## Page extract
□ □ □ □

Edwin Mingard 

London-based artist Edwin Mingard works principally with moving image, making standalone artists’ film and installations. He often takes on mainstream and accessible forms – documentary, music video, glossy magazine in order to engage with wide public rather than just art people and the gallery environment. 
 
The intertwining strands of technological and social change are central to Mingard’s works, and of particular interest is the combined rise of computer processing power and the network. His works have been commissioned by the BFI, RSA, Northern Film+Media, the Wellcome Trust, Film London and many other bodies, including academic institutions, public and independent arts organisations and festivals.  
 
 

Overnight - DAR/Museum of Oxford Commission 

Overnight by Edwin Mingard is a specially created archive and a short artists' moving image work in conjunction with the Journeys to Oxford exhibition at the Museum of Oxford. 
 
From June to August the artist will be working to develop the digital piece, the process of which will be documented below and the finished work displayed at Museum of Oxford in September.

□ □ □ □

## Data below
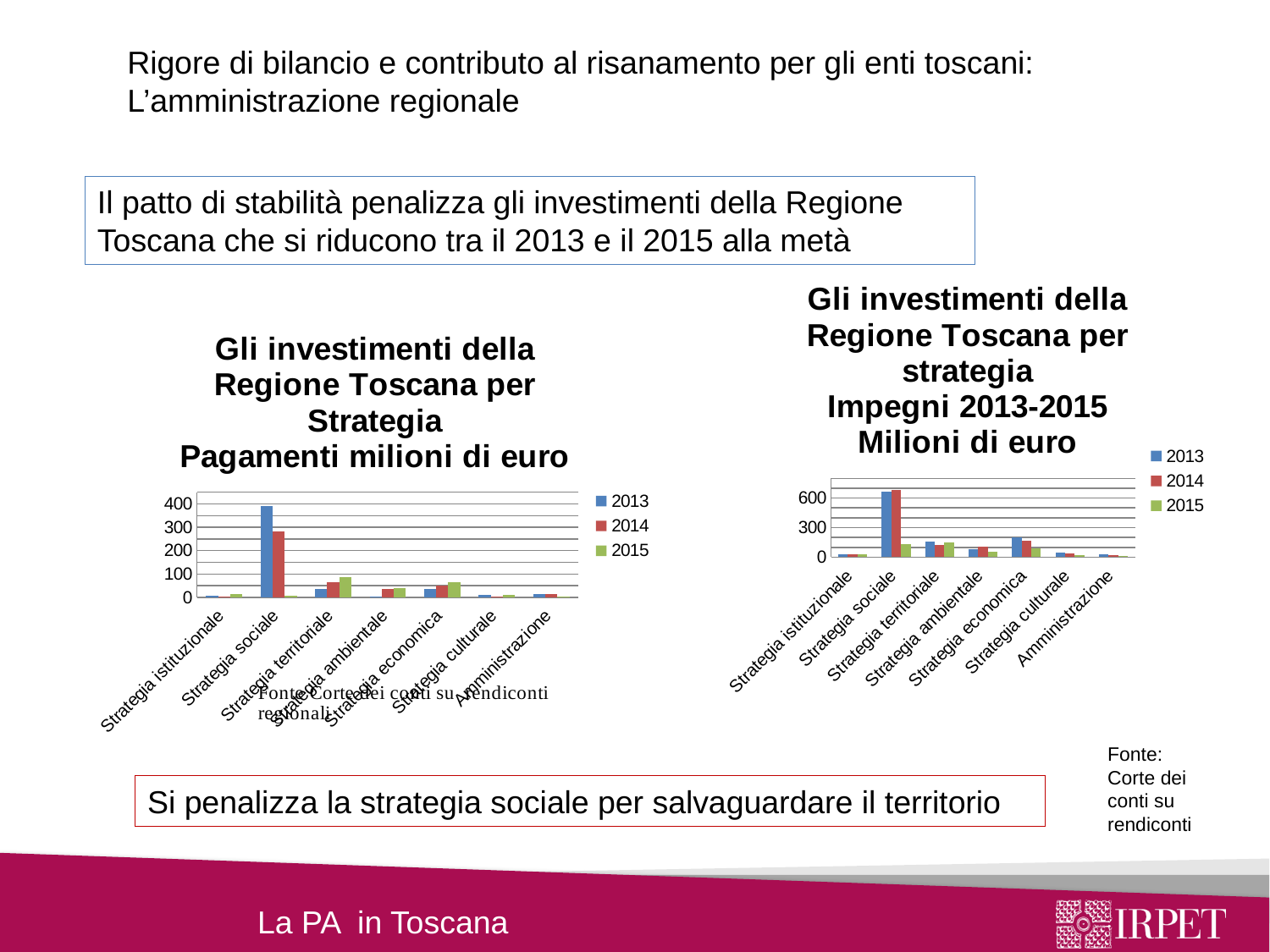
In the right chart, 'Impegni 2013-2015', which is larger for 2013: Strategia sociale or Strategia economica? Strategia sociale In the right chart, 'Impegni 2013-2015', which colour represents the 2015 series? Green How many categories are shown on the x axis of the left chart, 'Pagamenti milioni di euro'? 7 In the left chart, 'Pagamenti milioni di euro', do the values for Strategia sociale rise or fall from 2013 to 2015? fall In the left chart, 'Pagamenti milioni di euro', is the 2013 value for Strategia sociale greater or less than 300? greater In the left chart, 'Pagamenti milioni di euro', which category has the highest value for 2013? Strategia sociale In the right chart, 'Impegni 2013-2015', is the 2015 value for Strategia sociale greater or less than 300? less How many series does the legend of the right chart, 'Impegni 2013-2015', list? 3 In the right chart, 'Impegni 2013-2015', which category has the highest value for 2014? Strategia sociale What kind of chart is the left chart, 'Gli investimenti della Regione Toscana per Strategia Pagamenti milioni di euro'? Bar chart In the right chart, 'Impegni 2013-2015', is the 2013 value for Strategia sociale greater or less than 600? greater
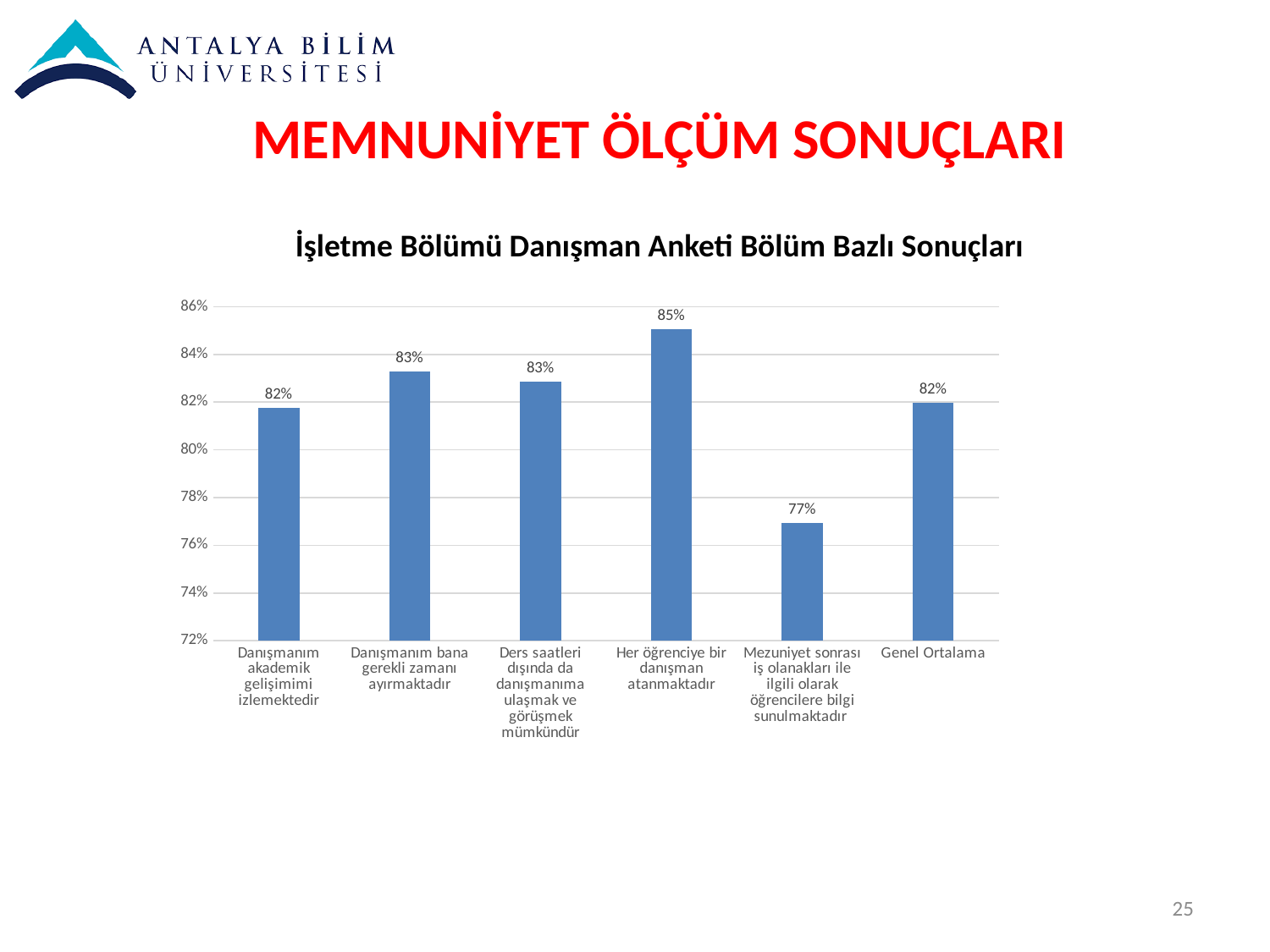
Which category has the highest value? Her öğrenciye bir danışman atanmaktadır Which category has the lowest value? Mezuniyet sonrası iş olanakları ile ilgili olarak öğrencilere bilgi sunulmaktadır What is the title of the chart? İşletme Bölümü Danışman Anketi Bölüm Bazlı Sonuçları What is the value for "Genel Ortalama"? 82% What is the difference between the highest value (85%) and the lowest value (77%)? 8 percentage points Which is larger: the value for "Her öğrenciye bir danışman atanmaktadır" or the value for "Genel Ortalama"? Her öğrenciye bir danışman atanmaktadır What kind of chart is shown on the slide? Bar chart How many categories are shown on the x axis? 6 What is the value for "Danışmanım akademik gelişimimi izlemektedir"? 82% What is the value for "Her öğrenciye bir danışman atanmaktadır"? 85% What is the value for "Mezuniyet sonrası iş olanakları ile ilgili olarak öğrencilere bilgi sunulmaktadır"? 77% Is the value for "Mezuniyet sonrası iş olanakları ile ilgili olarak öğrencilere bilgi sunulmaktadır" greater or less than 78%? less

□ □ □ □

## What you need to do
Reproduce the part of the Edwin Mingard profile that begins with the words "Overnight by Edwin" and ends after the words "Oxford in September.".

## Solution to the exercise
Overnight by Edwin Mingard is a specially created archive and a short artists' moving image work in conjunction with the Journeys to Oxford exhibition at the Museum of Oxford. 
 
From June to August the artist will be working to develop the digital piece, the process of which will be documented below and the finished work displayed at Museum of Oxford in September.